The biggest tragedy of Agile is that planning your team to maximum capacity is not agile.
Category: Agile
It’s understandable that organizations try to make their word legible and simplify things. In fact, it’s one of the reasons for the organizational boundary.
The problem is that monoprocess pretty much entirely does not work for any creative/agile endeavour. Things are valuable exactly because they are complicated and messy.
As a company scales, there are phase shifts which feel like they suck all the productivity out of an organization.
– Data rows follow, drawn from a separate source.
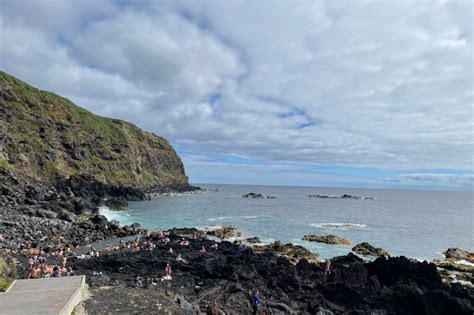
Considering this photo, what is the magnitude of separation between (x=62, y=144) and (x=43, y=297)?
106571mm

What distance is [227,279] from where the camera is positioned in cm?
2381

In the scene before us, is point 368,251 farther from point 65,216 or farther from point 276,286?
point 65,216

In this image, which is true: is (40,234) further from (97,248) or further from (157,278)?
(157,278)

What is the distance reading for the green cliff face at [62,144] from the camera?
86.2 metres

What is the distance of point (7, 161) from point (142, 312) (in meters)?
82.5

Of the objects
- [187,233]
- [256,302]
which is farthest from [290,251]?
[256,302]

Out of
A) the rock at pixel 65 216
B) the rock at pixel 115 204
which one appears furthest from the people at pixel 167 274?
the rock at pixel 115 204

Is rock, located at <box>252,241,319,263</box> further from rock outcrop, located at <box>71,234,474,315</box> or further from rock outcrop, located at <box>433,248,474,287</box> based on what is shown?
rock outcrop, located at <box>433,248,474,287</box>

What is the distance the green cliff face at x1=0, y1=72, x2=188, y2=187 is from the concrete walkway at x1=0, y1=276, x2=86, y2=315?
2898 inches

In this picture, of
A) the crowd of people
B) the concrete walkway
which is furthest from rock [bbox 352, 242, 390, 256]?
the concrete walkway

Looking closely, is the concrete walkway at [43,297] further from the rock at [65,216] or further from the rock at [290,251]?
the rock at [65,216]

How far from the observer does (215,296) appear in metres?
19.5

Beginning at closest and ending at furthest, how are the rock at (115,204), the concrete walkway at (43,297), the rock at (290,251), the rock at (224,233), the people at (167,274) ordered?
the concrete walkway at (43,297)
the people at (167,274)
the rock at (290,251)
the rock at (224,233)
the rock at (115,204)

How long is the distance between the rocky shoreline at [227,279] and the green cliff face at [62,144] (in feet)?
169
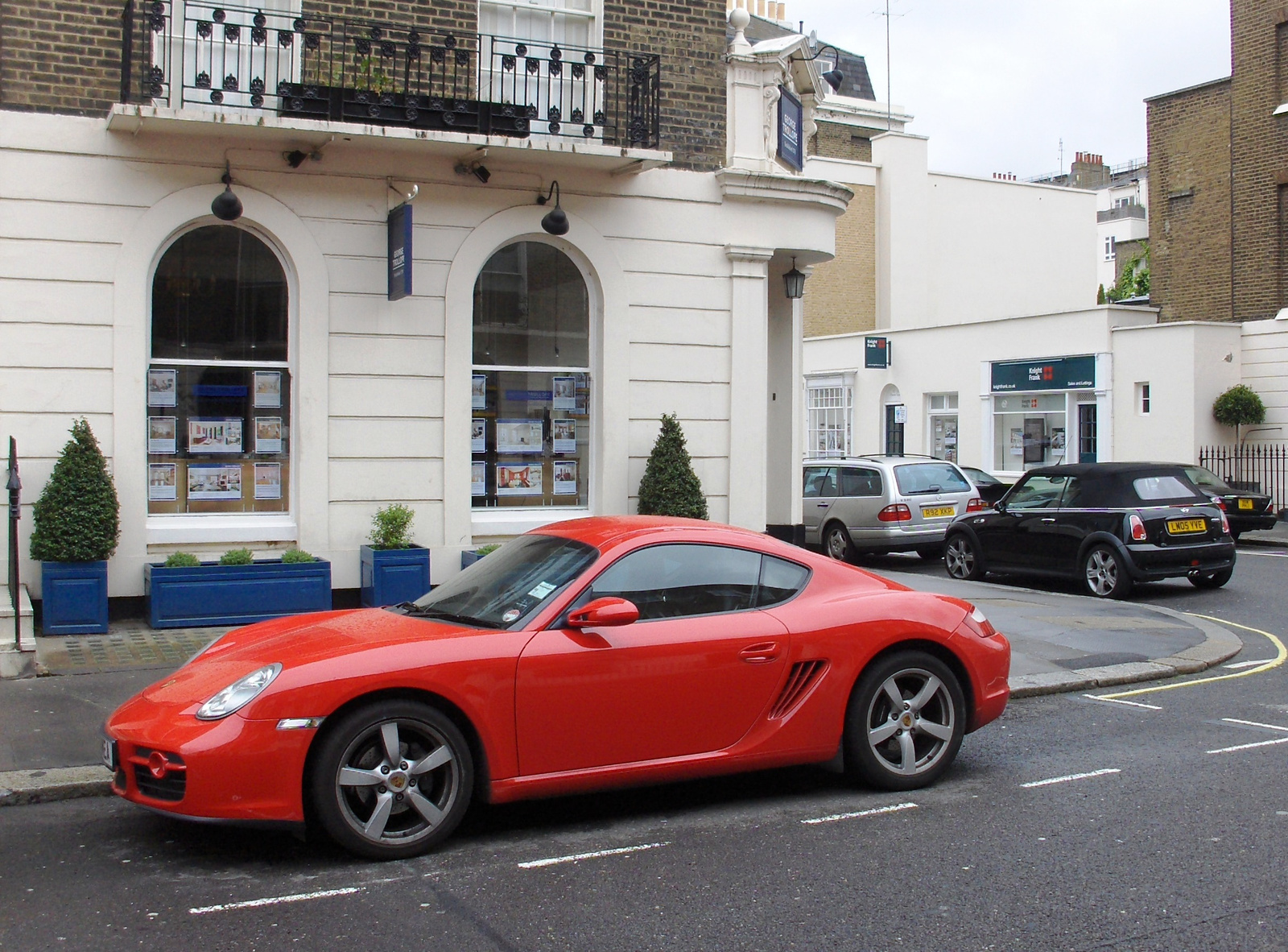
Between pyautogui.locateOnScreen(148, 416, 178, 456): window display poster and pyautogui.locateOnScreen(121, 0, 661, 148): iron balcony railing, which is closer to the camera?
pyautogui.locateOnScreen(121, 0, 661, 148): iron balcony railing

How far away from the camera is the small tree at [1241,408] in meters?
26.0

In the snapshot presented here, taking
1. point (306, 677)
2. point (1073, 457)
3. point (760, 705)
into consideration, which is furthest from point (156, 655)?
point (1073, 457)

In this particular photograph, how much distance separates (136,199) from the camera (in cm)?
1076

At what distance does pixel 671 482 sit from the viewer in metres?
12.2

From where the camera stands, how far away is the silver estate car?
1786 cm

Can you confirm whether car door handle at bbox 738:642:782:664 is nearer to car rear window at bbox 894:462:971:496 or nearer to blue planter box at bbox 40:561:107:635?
blue planter box at bbox 40:561:107:635

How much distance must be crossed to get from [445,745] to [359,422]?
6.69 m

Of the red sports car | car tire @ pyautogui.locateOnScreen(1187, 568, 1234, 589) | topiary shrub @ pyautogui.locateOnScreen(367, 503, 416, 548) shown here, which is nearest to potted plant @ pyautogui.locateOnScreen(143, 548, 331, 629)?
topiary shrub @ pyautogui.locateOnScreen(367, 503, 416, 548)

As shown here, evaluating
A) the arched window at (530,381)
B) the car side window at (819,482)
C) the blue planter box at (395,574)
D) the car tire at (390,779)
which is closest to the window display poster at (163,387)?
the blue planter box at (395,574)

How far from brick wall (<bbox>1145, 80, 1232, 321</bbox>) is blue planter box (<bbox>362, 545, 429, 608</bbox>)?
22758 mm

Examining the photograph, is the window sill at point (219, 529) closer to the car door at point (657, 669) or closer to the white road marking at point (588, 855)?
the car door at point (657, 669)

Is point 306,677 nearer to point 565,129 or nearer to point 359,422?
point 359,422

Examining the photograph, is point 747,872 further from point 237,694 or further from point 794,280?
point 794,280

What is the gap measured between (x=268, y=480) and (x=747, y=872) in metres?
7.63
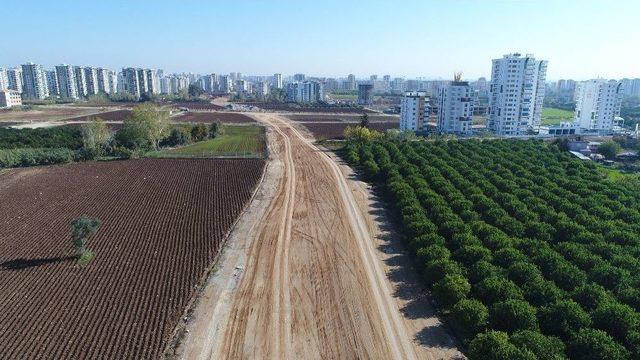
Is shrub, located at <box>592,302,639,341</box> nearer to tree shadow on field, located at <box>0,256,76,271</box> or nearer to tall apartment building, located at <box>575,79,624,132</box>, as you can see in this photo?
tree shadow on field, located at <box>0,256,76,271</box>

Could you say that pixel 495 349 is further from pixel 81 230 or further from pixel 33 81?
pixel 33 81

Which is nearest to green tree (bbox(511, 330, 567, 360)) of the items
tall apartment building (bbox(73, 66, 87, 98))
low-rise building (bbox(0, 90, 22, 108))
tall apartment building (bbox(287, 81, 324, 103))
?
low-rise building (bbox(0, 90, 22, 108))

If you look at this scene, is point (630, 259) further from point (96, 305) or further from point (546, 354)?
point (96, 305)

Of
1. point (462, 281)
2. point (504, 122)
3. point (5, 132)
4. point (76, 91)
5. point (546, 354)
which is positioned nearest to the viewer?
point (546, 354)

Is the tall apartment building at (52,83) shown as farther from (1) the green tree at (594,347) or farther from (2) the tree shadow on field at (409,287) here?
(1) the green tree at (594,347)

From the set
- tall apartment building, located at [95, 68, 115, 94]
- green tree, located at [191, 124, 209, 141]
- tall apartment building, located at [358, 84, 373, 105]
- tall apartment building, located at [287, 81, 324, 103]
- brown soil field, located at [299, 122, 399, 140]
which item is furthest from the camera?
tall apartment building, located at [95, 68, 115, 94]

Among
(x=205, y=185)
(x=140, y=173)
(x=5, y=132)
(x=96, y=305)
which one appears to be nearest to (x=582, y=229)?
(x=96, y=305)
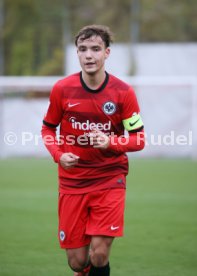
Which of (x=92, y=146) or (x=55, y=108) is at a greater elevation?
(x=55, y=108)

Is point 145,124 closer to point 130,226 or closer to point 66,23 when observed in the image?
point 130,226

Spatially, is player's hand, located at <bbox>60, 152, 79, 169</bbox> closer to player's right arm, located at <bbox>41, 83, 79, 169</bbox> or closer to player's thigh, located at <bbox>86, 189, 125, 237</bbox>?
player's right arm, located at <bbox>41, 83, 79, 169</bbox>

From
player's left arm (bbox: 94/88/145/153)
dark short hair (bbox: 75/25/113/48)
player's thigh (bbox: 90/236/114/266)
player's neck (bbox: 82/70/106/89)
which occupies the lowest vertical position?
player's thigh (bbox: 90/236/114/266)

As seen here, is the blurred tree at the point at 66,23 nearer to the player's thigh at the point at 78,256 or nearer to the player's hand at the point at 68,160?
the player's thigh at the point at 78,256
The way to get through as described here is familiar: categorize and capture everything, reduce WIP and loop through your process.
A lot to like in this article (“They avoid scrum and SAFe like the plague.”) but I’ll settle for adopting the core thrust of it and just retiring the entire concept of a PO and never have to debate “What is the difference between a PM and a PO?” ever again.
Despite not being the biggest fan of Shape Up or of 37s, I still really enjoyed watching this video by Ryan Singer about Shaping.
It’s very well done and though I wouldn’t recommend anybody to follow this by the book, you would do well to take inspiration from it.
Love to see these updates from the German Digital Service. Not sure everybody knows that that organization exists now and what they’re busy with.
The work they’re doing is really good but what’s really staggering is how much of a gap they have to bridge here. These are basic buildings blocks of digital transformation that advanced societies tackled 10-20 years ago.
The Engineering Enablement podcast has been good to listen to—if a bit anodyne. The recent episode I listened to with Jeremiah Lee about Spotify’s massively popular but failed org structure was really fun and useful.
A relevant and nuanced complication of agile by Dorian Taylor seeing it as a trauma based response where the core practice has gotten stuck and is preventing the industry from solving more fundamental issues.
People see this kind of talk about self-governance and think there is no process or management in such a setup while usually there is more (and higher quality) than in a traditional organization. It’s also some of the best work you will ever do.
Having seen lots of teams stuck in the two week agile rat race, a framework like Shape Up seems like it could offer a lot of benefits. But also just changing things up can’t hurt at that point. What is agility if not also being able to iterate on the way you work?